When President Zelenskyy Thinks Ukraine's Grain Shipments Will Head Out

President Volodymyr Zelenskyy has reaffirmed Ukraine's readiness to export grain.

As Al-Jazeera reports, Russia and Ukraine signed an agreement last week that will allow grain exports to leave Ukraine and arrive in Turkey. This was a necessary diplomatic breakthrough as the cessation of grain shipments that the invasion of Ukraine caused put some 47 million people at risk. Moreover, Ukraine had a surplus of grain in its stockpiles. It needed to be removed before the upcoming harvest, which would only worsen this overflow.

However, less than a day later, Russia fired missiles at the Ukrainian port city of Odesa (via CNBC). This act put the prospect of future exports from the port cities in doubt. Many accused Russia of weaponizing hunger as an extra pressure to convince the world that it should occupy Ukraine. "This proves only one thing: no matter what Russia says and promises, it will find ways not to implement it," Zelenskyy commented at the time.

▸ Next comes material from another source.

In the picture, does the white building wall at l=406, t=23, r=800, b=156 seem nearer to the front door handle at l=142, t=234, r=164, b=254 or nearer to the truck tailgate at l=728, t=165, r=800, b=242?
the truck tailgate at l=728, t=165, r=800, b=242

Now, however, we may have a better understanding of when exactly Ukraine's grain shipments will leave the war-torn nation.

Ukraine's exports are necessary for global food security

Ukraine's grain agreement is already being threatened, but President Volodymyr Zelenskyy has re-expressed Ukraine's readiness and need to resume its exports. According to Reuters, Zelenskyy made a trip to Chronomorsk, a Ukrainian port city near Odesa. "We are ready to export Ukrainian grain," he declared there. "We are waiting for signals from our partners about the start of transportation." He continued by noting that it was important for Ukraine to attempt to remain a food supplier despite attempts to disrupt its trade patterns.

The importance of food trade is made even more evident in a recent report from the Food and Agriculture Organization of the United Nations. Serving as an outlook of the time period from June to September, the report predicts that the war will continue to aggravate food prices and supply chains that have already been hurt by the ongoing aftershocks of the coronavirus pandemic.

These shocks can be seen by data the Ukrainian Agribusiness Club shared with ABC News. Ukraine produces 46% of the world's sunflower oil exports, 37% of its millet, 13% of its barley, 10% of its wheat, 8% of its honey, and 7% of its walnuts. Therefore, if Russia continues its blockade, many will ultimately suffer as grocery prices continue to rise because of the war. Still, Zelenskyy warns that his grain will ship soon, so good news may be on the horizon.